Goal:
Your task is to extract the lines from the one holding "Out of the window" through the end of the material. Set them down exactly and add nothing.

Stored items from a collection:
-----

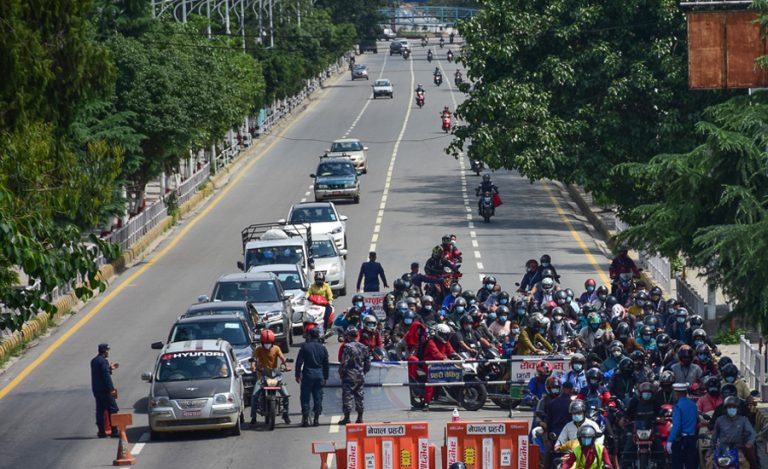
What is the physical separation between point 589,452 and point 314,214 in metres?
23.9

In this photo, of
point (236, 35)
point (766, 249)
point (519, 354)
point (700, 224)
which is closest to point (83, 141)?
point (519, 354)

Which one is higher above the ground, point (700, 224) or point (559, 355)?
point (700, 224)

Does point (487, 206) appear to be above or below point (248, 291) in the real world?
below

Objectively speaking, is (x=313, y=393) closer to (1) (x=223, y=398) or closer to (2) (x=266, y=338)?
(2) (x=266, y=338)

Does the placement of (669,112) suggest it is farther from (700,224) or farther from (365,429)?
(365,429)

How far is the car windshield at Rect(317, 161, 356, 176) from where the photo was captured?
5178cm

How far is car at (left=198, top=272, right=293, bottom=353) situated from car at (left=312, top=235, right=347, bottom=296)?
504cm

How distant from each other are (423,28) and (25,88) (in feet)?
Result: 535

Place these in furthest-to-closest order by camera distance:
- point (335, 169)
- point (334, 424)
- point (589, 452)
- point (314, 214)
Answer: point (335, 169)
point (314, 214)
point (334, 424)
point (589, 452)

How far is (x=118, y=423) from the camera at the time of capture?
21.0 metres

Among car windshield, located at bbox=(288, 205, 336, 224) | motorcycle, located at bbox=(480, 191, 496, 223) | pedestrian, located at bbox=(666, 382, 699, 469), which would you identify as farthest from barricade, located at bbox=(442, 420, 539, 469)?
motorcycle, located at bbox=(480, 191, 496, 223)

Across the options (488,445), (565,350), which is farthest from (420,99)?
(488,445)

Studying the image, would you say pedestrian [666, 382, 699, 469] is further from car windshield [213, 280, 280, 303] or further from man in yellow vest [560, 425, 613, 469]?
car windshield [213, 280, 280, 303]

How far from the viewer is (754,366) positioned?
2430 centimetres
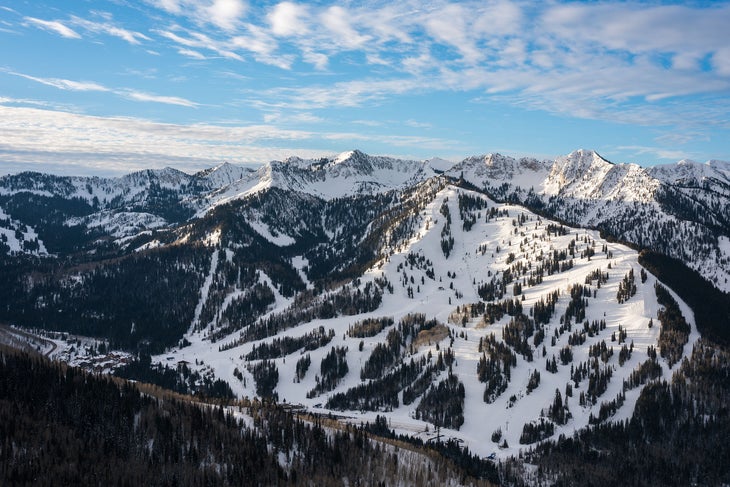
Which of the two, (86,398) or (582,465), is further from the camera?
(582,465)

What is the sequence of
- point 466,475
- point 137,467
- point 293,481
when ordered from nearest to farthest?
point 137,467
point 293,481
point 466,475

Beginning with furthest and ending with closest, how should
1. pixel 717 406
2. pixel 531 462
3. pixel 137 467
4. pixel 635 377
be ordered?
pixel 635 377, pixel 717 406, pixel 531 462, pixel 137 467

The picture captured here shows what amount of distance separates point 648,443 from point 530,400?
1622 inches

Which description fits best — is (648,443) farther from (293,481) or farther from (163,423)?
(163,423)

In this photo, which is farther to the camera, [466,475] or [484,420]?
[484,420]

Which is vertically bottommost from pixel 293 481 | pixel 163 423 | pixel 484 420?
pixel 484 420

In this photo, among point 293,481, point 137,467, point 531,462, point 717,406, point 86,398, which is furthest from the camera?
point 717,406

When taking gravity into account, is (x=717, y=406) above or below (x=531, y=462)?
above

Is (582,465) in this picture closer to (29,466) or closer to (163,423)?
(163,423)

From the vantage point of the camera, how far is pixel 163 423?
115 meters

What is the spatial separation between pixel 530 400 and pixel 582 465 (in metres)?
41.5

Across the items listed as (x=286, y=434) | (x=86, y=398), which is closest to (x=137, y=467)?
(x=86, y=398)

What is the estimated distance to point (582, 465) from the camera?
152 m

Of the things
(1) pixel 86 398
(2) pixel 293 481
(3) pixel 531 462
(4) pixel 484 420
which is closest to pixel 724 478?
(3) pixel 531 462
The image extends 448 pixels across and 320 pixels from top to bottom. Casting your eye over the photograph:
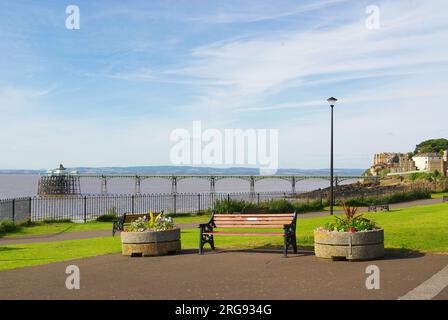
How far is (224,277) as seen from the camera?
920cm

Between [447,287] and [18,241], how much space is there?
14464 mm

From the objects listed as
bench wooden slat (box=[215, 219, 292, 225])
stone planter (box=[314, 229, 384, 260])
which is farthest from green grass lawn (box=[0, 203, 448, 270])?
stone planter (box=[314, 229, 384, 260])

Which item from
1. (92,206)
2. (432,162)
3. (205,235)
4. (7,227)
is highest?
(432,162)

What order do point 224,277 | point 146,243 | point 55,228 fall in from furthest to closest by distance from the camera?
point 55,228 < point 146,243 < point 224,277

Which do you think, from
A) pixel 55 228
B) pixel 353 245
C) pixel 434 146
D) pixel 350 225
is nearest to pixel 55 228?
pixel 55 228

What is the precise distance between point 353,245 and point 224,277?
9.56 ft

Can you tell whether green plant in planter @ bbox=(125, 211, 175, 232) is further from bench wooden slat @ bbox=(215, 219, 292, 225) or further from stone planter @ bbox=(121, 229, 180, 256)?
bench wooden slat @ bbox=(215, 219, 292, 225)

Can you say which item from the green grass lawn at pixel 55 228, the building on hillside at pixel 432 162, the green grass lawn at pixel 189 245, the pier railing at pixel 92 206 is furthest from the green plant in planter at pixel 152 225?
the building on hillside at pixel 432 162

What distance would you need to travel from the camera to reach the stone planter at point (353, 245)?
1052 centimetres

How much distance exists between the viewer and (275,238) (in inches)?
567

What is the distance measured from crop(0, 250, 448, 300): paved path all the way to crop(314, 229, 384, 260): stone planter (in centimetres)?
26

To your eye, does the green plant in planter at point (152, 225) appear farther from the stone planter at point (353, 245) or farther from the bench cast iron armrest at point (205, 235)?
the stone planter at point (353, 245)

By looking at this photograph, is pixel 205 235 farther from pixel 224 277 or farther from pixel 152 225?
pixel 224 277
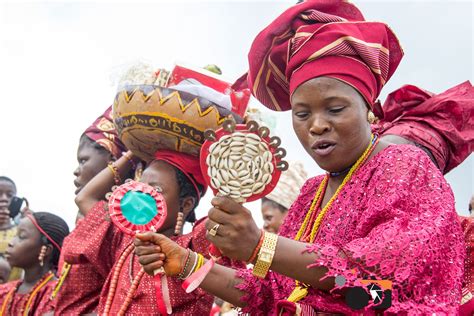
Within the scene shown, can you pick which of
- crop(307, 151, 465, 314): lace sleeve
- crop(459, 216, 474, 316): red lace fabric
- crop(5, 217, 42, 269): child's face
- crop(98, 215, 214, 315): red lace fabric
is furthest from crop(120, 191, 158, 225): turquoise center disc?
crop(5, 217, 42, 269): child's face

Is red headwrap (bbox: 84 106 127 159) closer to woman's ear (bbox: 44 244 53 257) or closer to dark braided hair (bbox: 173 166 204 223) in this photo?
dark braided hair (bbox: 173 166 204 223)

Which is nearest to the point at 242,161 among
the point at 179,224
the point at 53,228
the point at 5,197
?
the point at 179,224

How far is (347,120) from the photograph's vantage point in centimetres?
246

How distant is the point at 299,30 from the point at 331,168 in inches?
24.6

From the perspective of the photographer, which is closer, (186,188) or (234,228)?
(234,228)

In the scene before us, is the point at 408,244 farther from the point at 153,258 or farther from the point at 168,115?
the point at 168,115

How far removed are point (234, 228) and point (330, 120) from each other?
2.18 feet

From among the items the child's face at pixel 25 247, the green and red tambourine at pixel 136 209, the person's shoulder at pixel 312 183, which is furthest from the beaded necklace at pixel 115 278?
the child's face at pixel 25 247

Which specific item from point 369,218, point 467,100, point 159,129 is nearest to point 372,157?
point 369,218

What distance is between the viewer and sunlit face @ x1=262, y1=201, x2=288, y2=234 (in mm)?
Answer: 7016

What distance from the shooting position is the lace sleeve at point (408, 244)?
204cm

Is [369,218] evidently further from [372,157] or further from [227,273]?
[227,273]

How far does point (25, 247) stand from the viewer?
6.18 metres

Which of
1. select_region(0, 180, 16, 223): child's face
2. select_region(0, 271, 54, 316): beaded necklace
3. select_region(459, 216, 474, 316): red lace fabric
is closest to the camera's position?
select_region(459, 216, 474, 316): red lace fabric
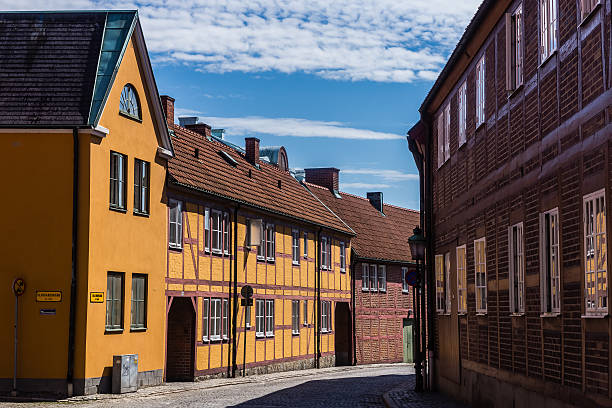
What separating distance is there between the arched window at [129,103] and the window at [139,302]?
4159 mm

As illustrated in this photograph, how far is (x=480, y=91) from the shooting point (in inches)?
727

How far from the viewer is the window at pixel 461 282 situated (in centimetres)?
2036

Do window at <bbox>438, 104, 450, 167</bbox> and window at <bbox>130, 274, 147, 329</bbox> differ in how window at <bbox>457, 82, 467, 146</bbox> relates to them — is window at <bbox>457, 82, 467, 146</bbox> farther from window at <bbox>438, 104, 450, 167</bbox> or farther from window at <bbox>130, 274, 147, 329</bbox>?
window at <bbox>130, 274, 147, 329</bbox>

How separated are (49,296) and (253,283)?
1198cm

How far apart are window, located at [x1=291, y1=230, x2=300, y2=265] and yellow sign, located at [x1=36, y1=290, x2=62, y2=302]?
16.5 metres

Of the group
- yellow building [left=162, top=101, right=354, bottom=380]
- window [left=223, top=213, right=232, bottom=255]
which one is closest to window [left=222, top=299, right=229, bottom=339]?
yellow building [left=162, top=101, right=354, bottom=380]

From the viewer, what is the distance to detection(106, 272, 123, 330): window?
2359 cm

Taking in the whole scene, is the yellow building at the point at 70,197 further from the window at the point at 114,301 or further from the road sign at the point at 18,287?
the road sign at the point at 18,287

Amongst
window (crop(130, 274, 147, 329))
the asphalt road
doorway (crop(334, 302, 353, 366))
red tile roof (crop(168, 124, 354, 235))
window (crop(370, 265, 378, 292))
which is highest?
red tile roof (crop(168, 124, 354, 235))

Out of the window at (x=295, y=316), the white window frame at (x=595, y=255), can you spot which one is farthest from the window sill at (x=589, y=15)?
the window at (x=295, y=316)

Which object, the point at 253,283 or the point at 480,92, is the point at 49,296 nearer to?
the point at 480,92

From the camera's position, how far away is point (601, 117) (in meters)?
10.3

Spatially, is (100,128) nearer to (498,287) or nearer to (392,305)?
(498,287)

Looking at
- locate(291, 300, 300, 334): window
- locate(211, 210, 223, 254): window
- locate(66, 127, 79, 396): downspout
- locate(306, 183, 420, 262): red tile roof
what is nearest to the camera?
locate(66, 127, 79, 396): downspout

-----

Output of the exercise:
Out of the window at (x=295, y=316), the white window frame at (x=595, y=255), can you spot which one is farthest from the window sill at (x=589, y=15)?
the window at (x=295, y=316)

Which object, the point at 253,283 or the point at 480,92, is the point at 49,296 nearer to?
the point at 480,92

From the camera's position, how far away is point (601, 117) (in meters)?
10.3

Spatially, is (100,128) nearer to (498,287) or nearer to (392,305)?
(498,287)

Looking at
- locate(291, 300, 300, 334): window
- locate(211, 210, 223, 254): window
- locate(66, 127, 79, 396): downspout
- locate(306, 183, 420, 262): red tile roof
what is nearest to the camera?
locate(66, 127, 79, 396): downspout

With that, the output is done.